--- START OF INPUT ROWS ---
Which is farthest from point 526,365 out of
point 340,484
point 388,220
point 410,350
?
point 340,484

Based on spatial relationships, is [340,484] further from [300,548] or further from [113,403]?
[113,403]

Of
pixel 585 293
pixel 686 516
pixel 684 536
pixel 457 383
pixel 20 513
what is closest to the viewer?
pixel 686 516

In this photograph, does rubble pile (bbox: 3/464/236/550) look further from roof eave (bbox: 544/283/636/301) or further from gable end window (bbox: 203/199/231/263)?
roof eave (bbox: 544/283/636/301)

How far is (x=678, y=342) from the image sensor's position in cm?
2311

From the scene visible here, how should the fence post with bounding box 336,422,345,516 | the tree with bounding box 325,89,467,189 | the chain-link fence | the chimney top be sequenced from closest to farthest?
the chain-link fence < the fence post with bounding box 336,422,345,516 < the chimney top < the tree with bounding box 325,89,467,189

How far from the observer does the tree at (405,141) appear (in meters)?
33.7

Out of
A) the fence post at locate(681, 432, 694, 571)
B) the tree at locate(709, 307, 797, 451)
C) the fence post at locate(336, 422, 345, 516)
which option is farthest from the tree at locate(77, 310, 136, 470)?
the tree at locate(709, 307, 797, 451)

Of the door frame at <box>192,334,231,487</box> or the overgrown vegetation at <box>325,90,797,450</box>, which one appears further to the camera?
--- END OF INPUT ROWS ---
INSTRUCTION: Copy all of the records above word for word, keeping every line as it stands.

RESULT OF THE TASK:
Which is farthest from point 526,365 out of
point 340,484
point 388,220
point 410,350
?
point 340,484

Based on spatial relationships, is [340,484] further from [300,548] or further from [113,403]?
[113,403]

Of
pixel 585 293
pixel 686 516
pixel 684 536
pixel 457 383
pixel 20 513
what is closest to the viewer?
pixel 686 516

In this photograph, does rubble pile (bbox: 3/464/236/550) look further from roof eave (bbox: 544/283/636/301) or further from gable end window (bbox: 203/199/231/263)?
roof eave (bbox: 544/283/636/301)

How far is (x=678, y=342) from the image sensor's position in cm?
2311

From the scene visible here, how should the fence post with bounding box 336,422,345,516 | the tree with bounding box 325,89,467,189 | the chain-link fence | the chimney top be sequenced from closest to farthest?
the chain-link fence < the fence post with bounding box 336,422,345,516 < the chimney top < the tree with bounding box 325,89,467,189

How far from the observer does the tree at (405,141) appear (in meters)?
33.7

Out of
A) the fence post at locate(681, 432, 694, 571)
B) the tree at locate(709, 307, 797, 451)
C) the fence post at locate(336, 422, 345, 516)
which option is farthest from the tree at locate(77, 310, 136, 470)?
the tree at locate(709, 307, 797, 451)

Of the door frame at <box>192,334,231,487</box> or the overgrown vegetation at <box>325,90,797,450</box>, which one appears further to the camera?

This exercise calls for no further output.